這我還能說什麽?蒼蠅再小也是肉,管他三七二十一先讓我吃了再說,反正這家夥不是什麽好東西,我也不是爲了吃她才吃她的,隻能算是爲天下除害之餘清理了一個垃圾。
我意念一動,左手的蛇頭伸了出來,我将其湊到骨鬼身前,雞仔忽然炸毛,将翅膀不停撲騰像是不允許我這麽幹似的。
“媽的,這都讓你吃了這麽多了,讓給我一點怎麽了!”我操控着蛇頭繼續這麽幹。
等等,會不會是因爲蛇是雞的天敵雞仔反應才這麽大的?也許我是誤會它了呢?
“那個……我又不讓它咬你,你怕什麽?”
雞仔瞪了我一眼,直接上前和我的蛇頭打了起來,這啄一下,那來一爪子的,我的蛇頭竟然還打不過它,沒轍,蛇頭悻悻返回纏在我的脖子上不肯動了。
“喂,你什麽意思?爲啥不讓我吃?難道給你吃嗎?”我皺眉道。
現在我也算是光榮負傷,正需要個東西來補補元氣呢,它不是這麽小氣吧?
出乎意料的是雞仔竟然搖了搖頭。它不吃,也不讓我吃,啥情況?
我想了一會兒後問道:“你的意思是我現在不能吃?”
雞仔一個勁兒地點起了有,原來是這個意思,估計它是怕我受了傷後虛不受補吧,管它呢,即便不是如此它肯定也有自己的原因,我隻好将死玉拿了出來将其收了進去。

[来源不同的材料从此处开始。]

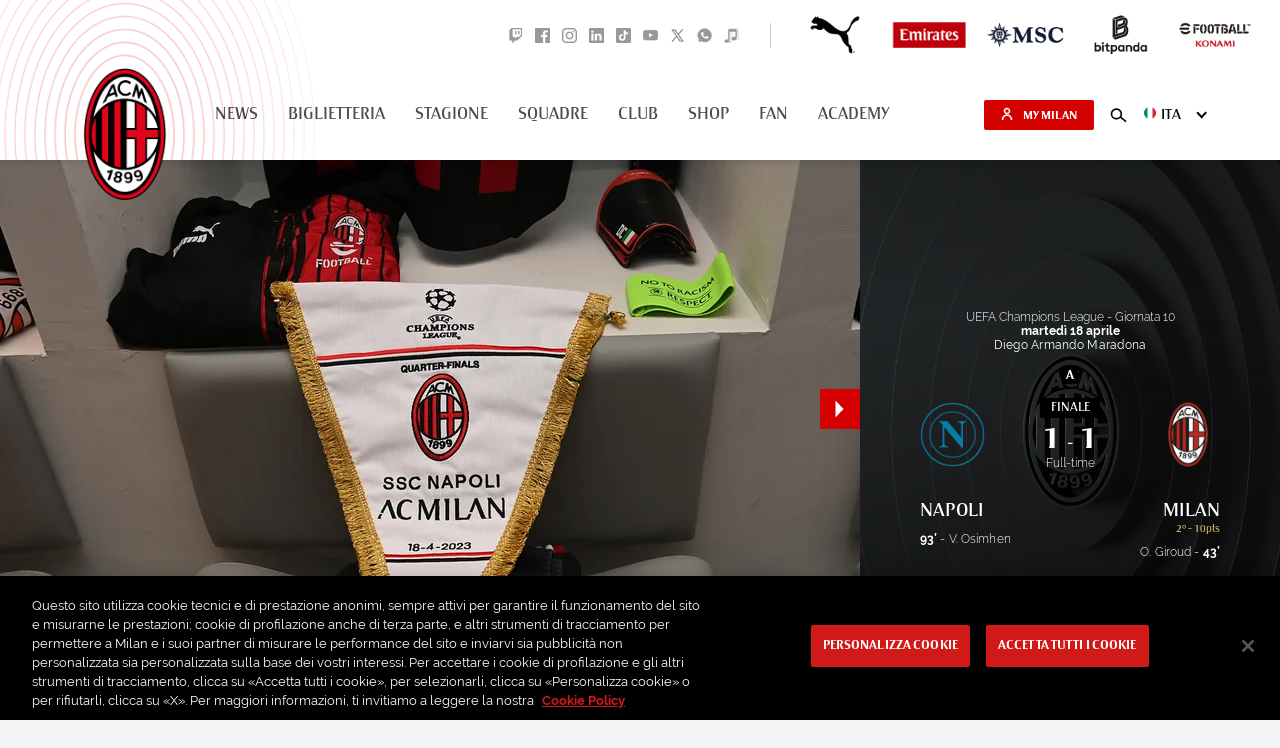

--- FILE ---
content_type: text/html; charset=utf-8
request_url: https://www.google.com/recaptcha/api2/aframe
body_size: 265
content:
<!DOCTYPE HTML><html><head><meta http-equiv="content-type" content="text/html; charset=UTF-8"></head><body><script nonce="PcosEC57AWaS36-1GPDk0w">/** Anti-fraud and anti-abuse applications only. See google.com/recaptcha */ try{var clients={'sodar':'https://pagead2.googlesyndication.com/pagead/sodar?'};window.addEventListener("message",function(a){try{if(a.source===window.parent){var b=JSON.parse(a.data);var c=clients[b['id']];if(c){var d=document.createElement('img');d.src=c+b['params']+'&rc='+(localStorage.getItem("rc::a")?sessionStorage.getItem("rc::b"):"");window.document.body.appendChild(d);sessionStorage.setItem("rc::e",parseInt(sessionStorage.getItem("rc::e")||0)+1);localStorage.setItem("rc::h",'1767265717655');}}}catch(b){}});window.parent.postMessage("_grecaptcha_ready", "*");}catch(b){}</script></body></html>

--- FILE ---
content_type: application/javascript; charset=UTF-8
request_url: https://www.acmilan.com/js/otSPAplugin.js
body_size: 617
content:
;MutationObserver = window.MutationObserver || window.WebKitMutationObserver;

const enableLanguageObserver = () => {
  const htmlElement = document.getElementsByTagName('html')[0];
  const htmlElementObserver = new MutationObserver((mutations) => mutations.forEach((mutation) => {
    if (mutation.type === 'attributes' && window.OneTrust != null) {
      const oneTrustLanguage = window.OneTrust.GetDomainData().Language.Culture;
      const webSiteLanguage = mutation.target.attributes['lang'].value;
      const webChangeLanguage = webSiteLanguage === 'it' ? 'it' : 'en';

      if (oneTrustLanguage !== webSiteLanguage) {
        // console.log('[OnRewind SPA Plugin] < html/> language: ', webSiteLanguage);
        // console.log('[OnRewind SPA Plugin] OneTrust language: ', oneTrustLanguage);
        // console.log('[OnRewind SPA Plugin] OneTrust change language to: ', webChangeLanguage);
        window.OneTrust.changeLanguage(webChangeLanguage);
      }
    }}));

  // console.log('[OnRewind SPA Plugin] Enable Language Observer');
  htmlElementObserver.observe(htmlElement, {
    // attributeFilter: 'lang',
    attributes: true,
  });
}

const enableDocumentObserver = () => {
  const documentObserver = new MutationObserver((mutations) => mutations.forEach((mutation) => {
    if (mutation.type === 'childList' && mutation.addedNodes.length) {
      mutation.addedNodes.forEach((addedNode) => {
        if (addedNode.id === 'ot-sdk-cookie-policy') {
          // console.log('[OnRewind SPA Plugin] Detect OneTrust cookie-policy');
          if (window.OneTrust != null) {
            // console.log('[OnRewind SPA Plugin] Init OneTrust Cookie Policy Html');
            window.OneTrust.initializeCookiePolicyHtml();

            // console.log('[OnRewind SPA Plugin] Add ToggleInfoDisplay event to OneTrust Show Settings button');
            const otSettingButtonCollection = document.getElementsByClassName('ot-sdk-show-settings');
            for (let i = 0; i < otSettingButtonCollection.length; i++) {
              otSettingButtonCollection[i].onclick = (event) => {
                event.stopImmediatePropagation();
                window.OneTrust.ToggleInfoDisplay();
              };
            }
          } else {
            console.error('[SPA Plugin]', 'OneTrust is not initialized');
          }
        }
      })
    }
  }));

  // console.log('[OnRewind SPA Plugin] Enable Document Observer');
  documentObserver.observe(document, {
    subtree: true,
    childList: true,
    attributes: true,
  });
}

// Enable SPA plugin
// console.log('[OnRewind SPA Plugin] Init');
enableLanguageObserver();
enableDocumentObserver();
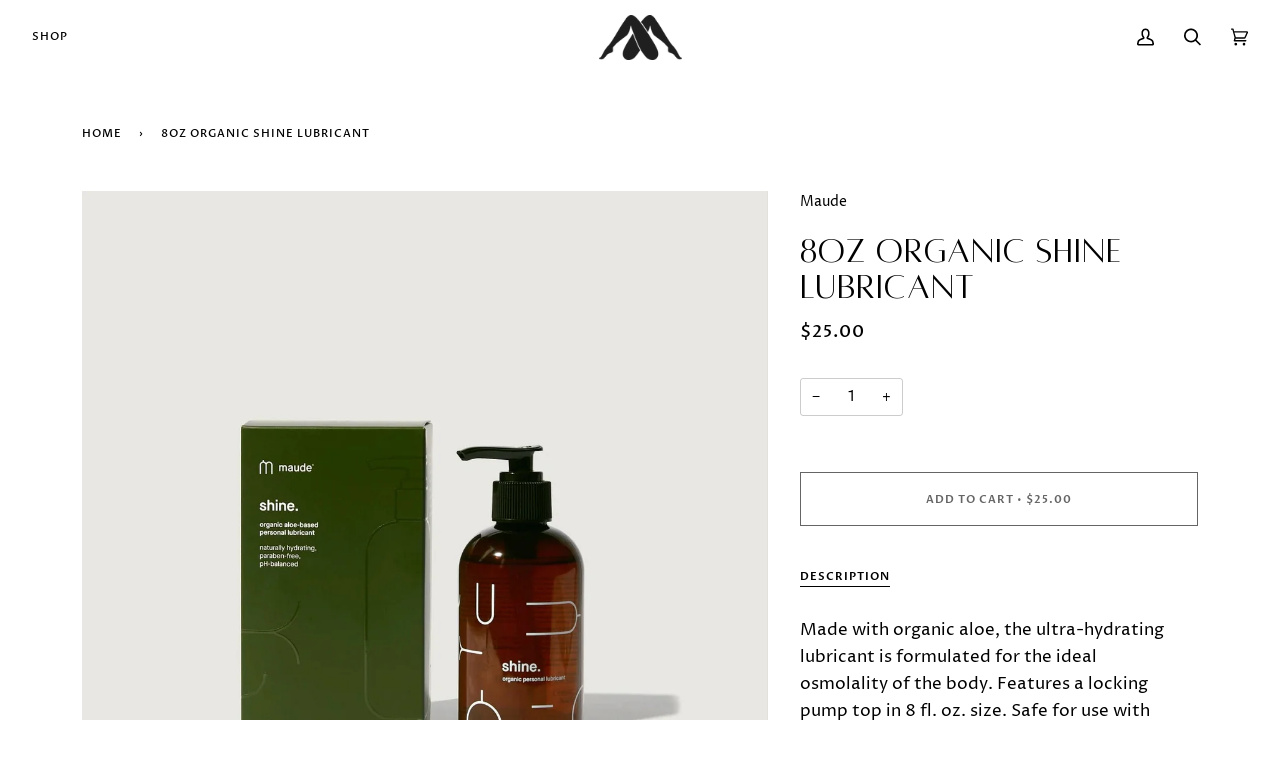

--- FILE ---
content_type: text/css
request_url: https://ellesboutique.co/cdn/shop/t/10/assets/font-settings.css?v=83465268559648643471759332837
body_size: 205
content:
@font-face{font-family:Proza Libre;font-weight:400;font-style:normal;font-display:swap;src:url(//ellesboutique.co/cdn/fonts/proza_libre/prozalibre_n4.f0507b32b728d57643b7359f19cd41165a2ba3ad.woff2?h1=ZWxsZXNib3V0aXF1ZS5jbw&h2=ZWxsZXMtYm91dGlxdWUtY28uYWNjb3VudC5teXNob3BpZnkuY29t&hmac=2cfec999677f4277f26e216a889a3d75e23ff18b529805f0b2af0e4469d2a70b) format("woff2"),url(//ellesboutique.co/cdn/fonts/proza_libre/prozalibre_n4.11ea93e06205ad0e376283cb5b58368f304c1fe5.woff?h1=ZWxsZXNib3V0aXF1ZS5jbw&h2=ZWxsZXMtYm91dGlxdWUtY28uYWNjb3VudC5teXNob3BpZnkuY29t&hmac=a4afc17f3bcf526ded4fdb0e23f1bb4394115d7ed0b933b747365a9f93a86633) format("woff")}@font-face{font-family:Proza Libre;font-weight:400;font-style:normal;font-display:swap;src:url(//ellesboutique.co/cdn/fonts/proza_libre/prozalibre_n4.f0507b32b728d57643b7359f19cd41165a2ba3ad.woff2?h1=ZWxsZXNib3V0aXF1ZS5jbw&h2=ZWxsZXMtYm91dGlxdWUtY28uYWNjb3VudC5teXNob3BpZnkuY29t&hmac=2cfec999677f4277f26e216a889a3d75e23ff18b529805f0b2af0e4469d2a70b) format("woff2"),url(//ellesboutique.co/cdn/fonts/proza_libre/prozalibre_n4.11ea93e06205ad0e376283cb5b58368f304c1fe5.woff?h1=ZWxsZXNib3V0aXF1ZS5jbw&h2=ZWxsZXMtYm91dGlxdWUtY28uYWNjb3VudC5teXNob3BpZnkuY29t&hmac=a4afc17f3bcf526ded4fdb0e23f1bb4394115d7ed0b933b747365a9f93a86633) format("woff")}@font-face{font-family:Proza Libre;font-weight:500;font-style:normal;font-display:swap;src:url(//ellesboutique.co/cdn/fonts/proza_libre/prozalibre_n5.769da275b5c2e5f28c2bf0b1166b9e95644c320c.woff2?h1=ZWxsZXNib3V0aXF1ZS5jbw&h2=ZWxsZXMtYm91dGlxdWUtY28uYWNjb3VudC5teXNob3BpZnkuY29t&hmac=755fae54228eafcad21e228beab9b7d4ebd608400e60bbf5c01bd62674325573) format("woff2"),url(//ellesboutique.co/cdn/fonts/proza_libre/prozalibre_n5.e541836a24e317d3c57a7720b00396b71e15f38a.woff?h1=ZWxsZXNib3V0aXF1ZS5jbw&h2=ZWxsZXMtYm91dGlxdWUtY28uYWNjb3VudC5teXNob3BpZnkuY29t&hmac=a4599195c8a145824dccc496bfb4aedd5e9560791f611583a73640318ee46306) format("woff")}@font-face{font-family:Proza Libre;font-weight:500;font-style:normal;font-display:swap;src:url(//ellesboutique.co/cdn/fonts/proza_libre/prozalibre_n5.769da275b5c2e5f28c2bf0b1166b9e95644c320c.woff2?h1=ZWxsZXNib3V0aXF1ZS5jbw&h2=ZWxsZXMtYm91dGlxdWUtY28uYWNjb3VudC5teXNob3BpZnkuY29t&hmac=755fae54228eafcad21e228beab9b7d4ebd608400e60bbf5c01bd62674325573) format("woff2"),url(//ellesboutique.co/cdn/fonts/proza_libre/prozalibre_n5.e541836a24e317d3c57a7720b00396b71e15f38a.woff?h1=ZWxsZXNib3V0aXF1ZS5jbw&h2=ZWxsZXMtYm91dGlxdWUtY28uYWNjb3VudC5teXNob3BpZnkuY29t&hmac=a4599195c8a145824dccc496bfb4aedd5e9560791f611583a73640318ee46306) format("woff")}@font-face{font-family:Proza Libre;font-weight:600;font-style:normal;font-display:swap;src:url(//ellesboutique.co/cdn/fonts/proza_libre/prozalibre_n6.005eedda2d9306b0bc2b562e7654d45b73d20f1d.woff2?h1=ZWxsZXNib3V0aXF1ZS5jbw&h2=ZWxsZXMtYm91dGlxdWUtY28uYWNjb3VudC5teXNob3BpZnkuY29t&hmac=94e912b61f9bd4ebd9723a56ce6557accfb9738298e5cb0b1692d013f27b12cf) format("woff2"),url(//ellesboutique.co/cdn/fonts/proza_libre/prozalibre_n6.a6f1b0f75559b158e635f088b180d6f23fd82c9a.woff?h1=ZWxsZXNib3V0aXF1ZS5jbw&h2=ZWxsZXMtYm91dGlxdWUtY28uYWNjb3VudC5teXNob3BpZnkuY29t&hmac=3d8640e8ec7156b041e65dbd04765960f3eebab56080f971b5bc32ad2a3d1c80) format("woff")}@font-face{font-family:Proza Libre;font-weight:500;font-style:normal;font-display:swap;src:url(//ellesboutique.co/cdn/fonts/proza_libre/prozalibre_n5.769da275b5c2e5f28c2bf0b1166b9e95644c320c.woff2?h1=ZWxsZXNib3V0aXF1ZS5jbw&h2=ZWxsZXMtYm91dGlxdWUtY28uYWNjb3VudC5teXNob3BpZnkuY29t&hmac=755fae54228eafcad21e228beab9b7d4ebd608400e60bbf5c01bd62674325573) format("woff2"),url(//ellesboutique.co/cdn/fonts/proza_libre/prozalibre_n5.e541836a24e317d3c57a7720b00396b71e15f38a.woff?h1=ZWxsZXNib3V0aXF1ZS5jbw&h2=ZWxsZXMtYm91dGlxdWUtY28uYWNjb3VudC5teXNob3BpZnkuY29t&hmac=a4599195c8a145824dccc496bfb4aedd5e9560791f611583a73640318ee46306) format("woff")}@font-face{font-family:Proza Libre;font-weight:400;font-style:italic;font-display:swap;src:url(//ellesboutique.co/cdn/fonts/proza_libre/prozalibre_i4.fd59a69759c8ff2f0db3fa744a333dc414728870.woff2?h1=ZWxsZXNib3V0aXF1ZS5jbw&h2=ZWxsZXMtYm91dGlxdWUtY28uYWNjb3VudC5teXNob3BpZnkuY29t&hmac=8ff3830f80b41da69fa571958e156b34f816d4270edffefcbc56d75ade6b425d) format("woff2"),url(//ellesboutique.co/cdn/fonts/proza_libre/prozalibre_i4.27b0ea1cb14275c30318a8a91b6ed8f2d59ab056.woff?h1=ZWxsZXNib3V0aXF1ZS5jbw&h2=ZWxsZXMtYm91dGlxdWUtY28uYWNjb3VudC5teXNob3BpZnkuY29t&hmac=db8b5c42409bfeb55a92cc1422b848e205d451bf66f9fbb6907312a8f62304cb) format("woff")}@font-face{font-family:Proza Libre;font-weight:500;font-style:italic;font-display:swap;src:url(//ellesboutique.co/cdn/fonts/proza_libre/prozalibre_i5.0d756200da3af3447c3b442dfaccca2872418736.woff2?h1=ZWxsZXNib3V0aXF1ZS5jbw&h2=ZWxsZXMtYm91dGlxdWUtY28uYWNjb3VudC5teXNob3BpZnkuY29t&hmac=d4e955126a4d98ceebcf81017aaab4b7e8b4e5aacde21e73fa5343e61efecc93) format("woff2"),url(//ellesboutique.co/cdn/fonts/proza_libre/prozalibre_i5.70e2e20690c4cf19af4333b9b9d13e9205ebb1e7.woff?h1=ZWxsZXNib3V0aXF1ZS5jbw&h2=ZWxsZXMtYm91dGlxdWUtY28uYWNjb3VudC5teXNob3BpZnkuY29t&hmac=1f38b8f7afdda77ee88acb2c97545654b59ee99c02c5d3c626f76793530d6214) format("woff")}
/*# sourceMappingURL=/cdn/shop/t/10/assets/font-settings.css.map?v=83465268559648643471759332837 */
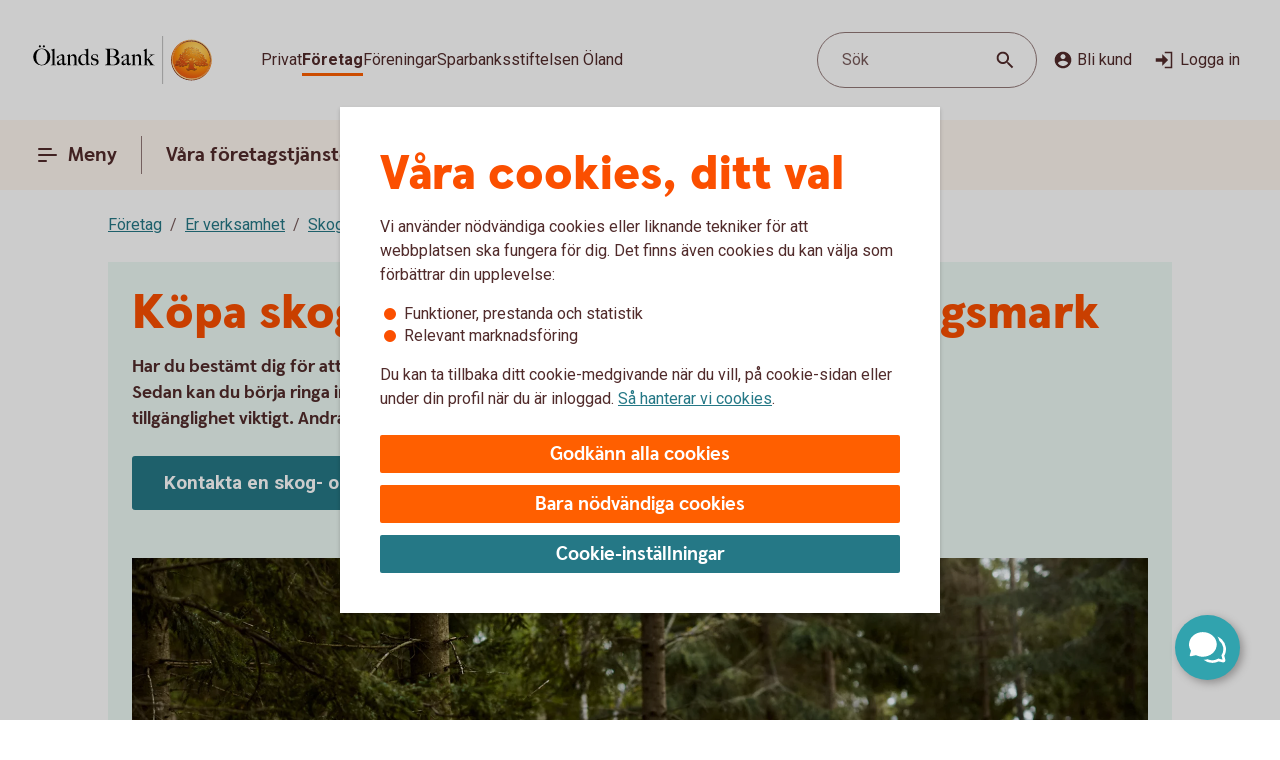

--- FILE ---
content_type: application/javascript;charset=utf-8
request_url: https://www.olandsbank.se/etc.clientlibs/wcms/components/atoms/icons/log-in.lc-8a4335edc1aaaf9b2722ad4df7bdead7-lc.min.js
body_size: 116
content:
var __extends=this&&this.__extends||function(){var e=function(c,b){e=Object.setPrototypeOf||{__proto__:[]}instanceof Array&&function(a,f){a.__proto__=f}||function(a,f){for(var d in f)Object.prototype.hasOwnProperty.call(f,d)&&(a[d]=f[d])};return e(c,b)};return function(c,b){function a(){this.constructor=c}if("function"!==typeof b&&null!==b)throw new TypeError("Class extends value "+String(b)+" is not a constructor or null");e(c,b);c.prototype=null===b?Object.create(b):(a.prototype=b.prototype,new a)}}(),
__spreadArray=this&&this.__spreadArray||function(e,c,b){if(b||2===arguments.length)for(var a=0,f=c.length,d;a<f;a++)!d&&a in c||(d||(d=Array.prototype.slice.call(c,0,a)),d[a]=c[a]);return e.concat(d||Array.prototype.slice.call(c))},LogInIcon=function(e){function c(){var b=e.call(this)||this,a=b.getAttribute("additionalClass");a=__spreadArray(["icon","log-in"],a?[a]:[],!0).join(" ");b.innerHTML='\n            \x3csvg class\x3d"'.concat(a,'" role\x3d"graphics-symbol" aria-hidden\x3d"true" viewBox\x3d"0 0 24 24"\x3e\n                \x3cpath d\x3d"M12.8333 5.33335H18.6667V18.6765H12.8333V20.3334H20.3333V3.66669H12.8333V5.33335Z"/\x3e\n                \x3cpath d\x3d"M10.3137 17.8334L16.1667 12L10.3137 6.16669V10.3334H3.66667V13.6667H10.3137V17.8334Z"/\x3e\n            \x3c/svg\x3e');
return b}__extends(c,e);return c}(HTMLElement);if("customElements"in window){var element="icon-log-in";customElements.get(element)||customElements.define(element,LogInIcon)};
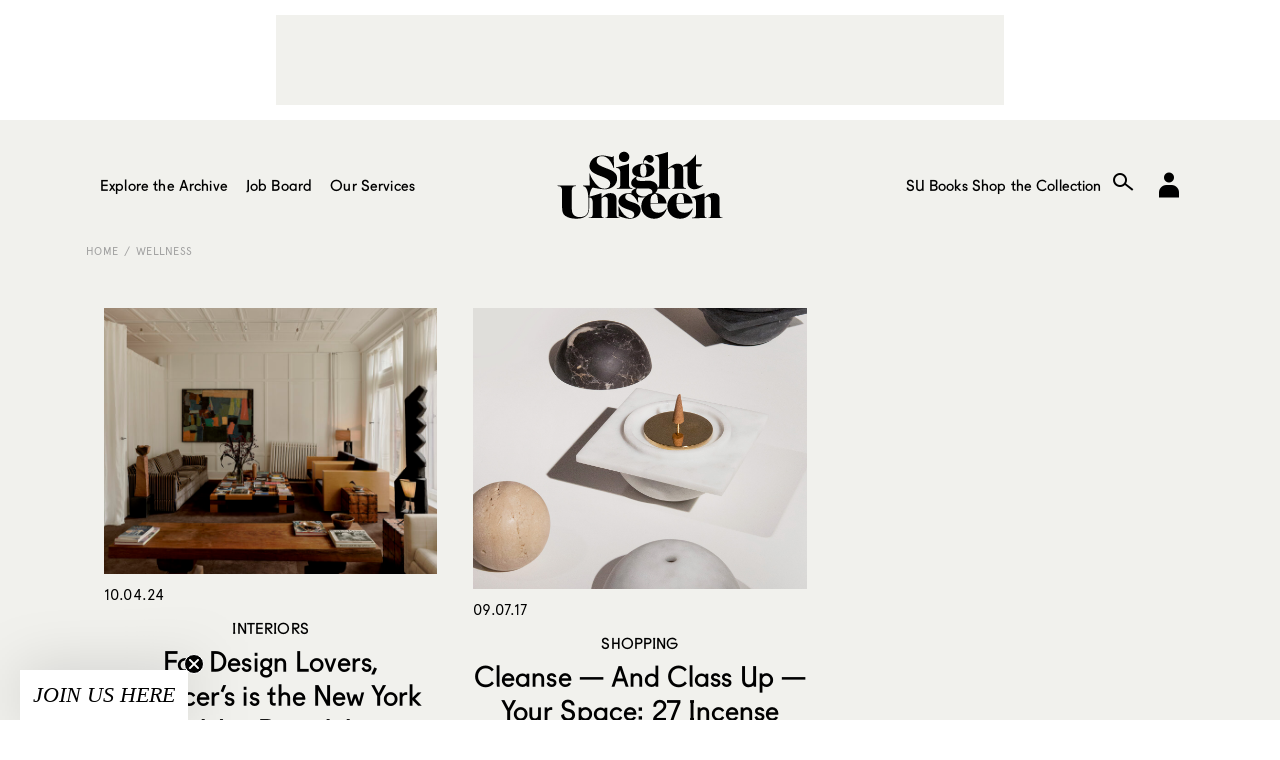

--- FILE ---
content_type: text/html; charset=utf-8
request_url: https://www.google.com/recaptcha/api2/aframe
body_size: 267
content:
<!DOCTYPE HTML><html><head><meta http-equiv="content-type" content="text/html; charset=UTF-8"></head><body><script nonce="WdjQP3fAFXh2p1hIliw1Ew">/** Anti-fraud and anti-abuse applications only. See google.com/recaptcha */ try{var clients={'sodar':'https://pagead2.googlesyndication.com/pagead/sodar?'};window.addEventListener("message",function(a){try{if(a.source===window.parent){var b=JSON.parse(a.data);var c=clients[b['id']];if(c){var d=document.createElement('img');d.src=c+b['params']+'&rc='+(localStorage.getItem("rc::a")?sessionStorage.getItem("rc::b"):"");window.document.body.appendChild(d);sessionStorage.setItem("rc::e",parseInt(sessionStorage.getItem("rc::e")||0)+1);localStorage.setItem("rc::h",'1769471307019');}}}catch(b){}});window.parent.postMessage("_grecaptcha_ready", "*");}catch(b){}</script></body></html>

之前還羨九豐有收鬼的葫蘆,其實我的死玉也可以,誰羨慕誰還不一定呢,葫蘆那麽大體積,我死玉就小小一塊,而且還是師傅傳給我的,其意義就不一樣。
将一切都辦妥後就差李凱這拖油瓶了,我看向他的身體,此時已經一片清明,那黑氣一點都沒有了,慘得是落了這麽一副不人不鬼的模樣,也不知道什麽時候才能複原,算了,等回蘇洲的時候把他扔到萬八那裏幫幫忙吧,反正這小子手裏還有些錢,實在不行直接讓萬八把廠搬到李凱家裏,住着還舒服些。
骨鬼從他身上抽離後加上我之前也用了很多聚陽符給他,他身上的三燈反而十分穩定,現在隻是暈過去了,估計沒多久就能醒過來。
我将其扛了起來,走到帳篷處發現二女還擠在一起逛掏寶。
“你倆大白天鑽一個帳篷裏幹嘛?”我問道。
羽慧白了我一眼,道:“還不是你的寶貝公雞,剛才不知道爲什麽,在帳篷裏好好的忽然沖了出去,還把人家的帳篷弄破了,我不管,你要賠給我的。”
“要我賠?我賠個闆凳給你坐坐,我這麽窮苦的人要我掏錢出來簡直天理不容,對了,你把中午的飯錢給我報銷一下。”
羽慧得意一笑,說:“我也抱個闆凳給你坐,你不賠帳篷就不給你報銷。”
我幹幹地笑着,問:“這事兒鬧的,别傷了感情嘛,說吧,這帳篷多少錢?算我的。”我可沒想着怪雞仔,它可是聽到我聲音後急着來救我才這樣的,但凡晚了一秒鍾我腦袋可就稀碎了。
羽慧伸出兩隻青蔥玉指,道:“兩千。”
“額……那個,收拾收拾準備回去了,我有急事。”我撓了撓腦袋說道。
“喂,你不賠了給我了嗎?”羽慧輕輕拍了一下大腿說道。
媽的,當我唬啊?一頓飯才吃了六百,這破帳篷居然要兩千,我腦子進水了才會賠,還是回去拿我的經書比較重要。